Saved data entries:
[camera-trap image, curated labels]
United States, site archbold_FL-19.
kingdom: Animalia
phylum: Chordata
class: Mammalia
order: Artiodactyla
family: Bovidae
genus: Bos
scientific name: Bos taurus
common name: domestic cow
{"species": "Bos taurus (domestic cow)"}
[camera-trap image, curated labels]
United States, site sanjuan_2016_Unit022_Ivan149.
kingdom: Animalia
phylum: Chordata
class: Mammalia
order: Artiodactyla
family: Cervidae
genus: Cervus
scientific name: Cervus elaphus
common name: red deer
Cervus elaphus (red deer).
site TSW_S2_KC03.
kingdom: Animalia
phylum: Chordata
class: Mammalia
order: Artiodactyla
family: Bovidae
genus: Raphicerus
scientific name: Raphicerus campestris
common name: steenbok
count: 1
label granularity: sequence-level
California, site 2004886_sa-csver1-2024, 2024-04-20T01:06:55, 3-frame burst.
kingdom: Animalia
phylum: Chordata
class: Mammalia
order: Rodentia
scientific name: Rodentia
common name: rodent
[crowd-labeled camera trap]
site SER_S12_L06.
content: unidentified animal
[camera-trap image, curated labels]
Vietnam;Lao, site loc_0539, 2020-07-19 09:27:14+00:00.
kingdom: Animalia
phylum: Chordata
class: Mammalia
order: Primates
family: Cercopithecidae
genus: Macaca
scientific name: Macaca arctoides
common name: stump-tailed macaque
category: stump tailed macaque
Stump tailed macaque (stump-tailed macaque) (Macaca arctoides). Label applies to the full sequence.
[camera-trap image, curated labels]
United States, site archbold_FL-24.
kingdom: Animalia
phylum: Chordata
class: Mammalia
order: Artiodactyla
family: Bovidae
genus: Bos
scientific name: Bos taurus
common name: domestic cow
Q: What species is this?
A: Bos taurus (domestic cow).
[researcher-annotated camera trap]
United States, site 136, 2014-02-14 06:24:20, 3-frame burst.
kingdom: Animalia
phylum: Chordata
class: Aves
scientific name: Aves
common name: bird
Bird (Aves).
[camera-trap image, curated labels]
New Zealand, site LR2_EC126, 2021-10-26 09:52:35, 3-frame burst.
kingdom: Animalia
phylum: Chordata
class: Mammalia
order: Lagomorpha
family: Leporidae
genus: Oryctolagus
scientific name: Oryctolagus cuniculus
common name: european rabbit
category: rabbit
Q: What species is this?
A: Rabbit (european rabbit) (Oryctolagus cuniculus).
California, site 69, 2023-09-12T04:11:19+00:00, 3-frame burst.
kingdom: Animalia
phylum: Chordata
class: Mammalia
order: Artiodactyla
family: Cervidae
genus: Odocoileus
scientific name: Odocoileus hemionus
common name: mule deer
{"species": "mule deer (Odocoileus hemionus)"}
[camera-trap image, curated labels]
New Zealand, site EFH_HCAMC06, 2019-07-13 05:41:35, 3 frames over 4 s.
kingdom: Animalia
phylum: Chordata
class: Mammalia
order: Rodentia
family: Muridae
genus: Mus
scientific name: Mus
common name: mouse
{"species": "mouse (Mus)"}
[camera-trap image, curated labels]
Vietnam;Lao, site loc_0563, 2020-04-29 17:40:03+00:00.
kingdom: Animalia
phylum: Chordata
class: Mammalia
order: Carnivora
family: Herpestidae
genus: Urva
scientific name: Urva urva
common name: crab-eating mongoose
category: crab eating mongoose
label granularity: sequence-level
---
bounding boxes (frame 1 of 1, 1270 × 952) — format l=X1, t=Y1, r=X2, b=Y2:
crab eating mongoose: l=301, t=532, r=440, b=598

ACTIVITY:
For each entry above, write out an exact copy.

SOLUTION FOR THIS EXERCISE:
[camera-trap image, curated labels]
United States, site archbold_FL-19.
kingdom: Animalia
phylum: Chordata
class: Mammalia
order: Artiodactyla
family: Bovidae
genus: Bos
scientific name: Bos taurus
common name: domestic cow
{"species": "Bos taurus (domestic cow)"}
[camera-trap image, curated labels]
United States, site sanjuan_2016_Unit022_Ivan149.
kingdom: Animalia
phylum: Chordata
class: Mammalia
order: Artiodactyla
family: Cervidae
genus: Cervus
scientific name: Cervus elaphus
common name: red deer
Cervus elaphus (red deer).
site TSW_S2_KC03.
kingdom: Animalia
phylum: Chordata
class: Mammalia
order: Artiodactyla
family: Bovidae
genus: Raphicerus
scientific name: Raphicerus campestris
common name: steenbok
count: 1
label granularity: sequence-level
California, site 2004886_sa-csver1-2024, 2024-04-20T01:06:55, 3-frame burst.
kingdom: Animalia
phylum: Chordata
class: Mammalia
order: Rodentia
scientific name: Rodentia
common name: rodent
[crowd-labeled camera trap]
site SER_S12_L06.
content: unidentified animal
[camera-trap image, curated labels]
Vietnam;Lao, site loc_0539, 2020-07-19 09:27:14+00:00.
kingdom: Animalia
phylum: Chordata
class: Mammalia
order: Primates
family: Cercopithecidae
genus: Macaca
scientific name: Macaca arctoides
common name: stump-tailed macaque
category: stump tailed macaque
Stump tailed macaque (stump-tailed macaque) (Macaca arctoides). Label applies to the full sequence.
[camera-trap image, curated labels]
United States, site archbold_FL-24.
kingdom: Animalia
phylum: Chordata
class: Mammalia
order: Artiodactyla
family: Bovidae
genus: Bos
scientific name: Bos taurus
common name: domestic cow
Q: What species is this?
A: Bos taurus (domestic cow).
[researcher-annotated camera trap]
United States, site 136, 2014-02-14 06:24:20, 3-frame burst.
kingdom: Animalia
phylum: Chordata
class: Aves
scientific name: Aves
common name: bird
Bird (Aves).
[camera-trap image, curated labels]
New Zealand, site LR2_EC126, 2021-10-26 09:52:35, 3-frame burst.
kingdom: Animalia
phylum: Chordata
class: Mammalia
order: Lagomorpha
family: Leporidae
genus: Oryctolagus
scientific name: Oryctolagus cuniculus
common name: european rabbit
category: rabbit
Q: What species is this?
A: Rabbit (european rabbit) (Oryctolagus cuniculus).
California, site 69, 2023-09-12T04:11:19+00:00, 3-frame burst.
kingdom: Animalia
phylum: Chordata
class: Mammalia
order: Artiodactyla
family: Cervidae
genus: Odocoileus
scientific name: Odocoileus hemionus
common name: mule deer
{"species": "mule deer (Odocoileus hemionus)"}
[camera-trap image, curated labels]
New Zealand, site EFH_HCAMC06, 2019-07-13 05:41:35, 3 frames over 4 s.
kingdom: Animalia
phylum: Chordata
class: Mammalia
order: Rodentia
family: Muridae
genus: Mus
scientific name: Mus
common name: mouse
{"species": "mouse (Mus)"}
[camera-trap image, curated labels]
Vietnam;Lao, site loc_0563, 2020-04-29 17:40:03+00:00.
kingdom: Animalia
phylum: Chordata
class: Mammalia
order: Carnivora
family: Herpestidae
genus: Urva
scientific name: Urva urva
common name: crab-eating mongoose
category: crab eating mongoose
label granularity: sequence-level
---
bounding boxes (frame 1 of 1, 1270 × 952) — format l=X1, t=Y1, r=X2, b=Y2:
crab eating mongoose: l=301, t=532, r=440, b=598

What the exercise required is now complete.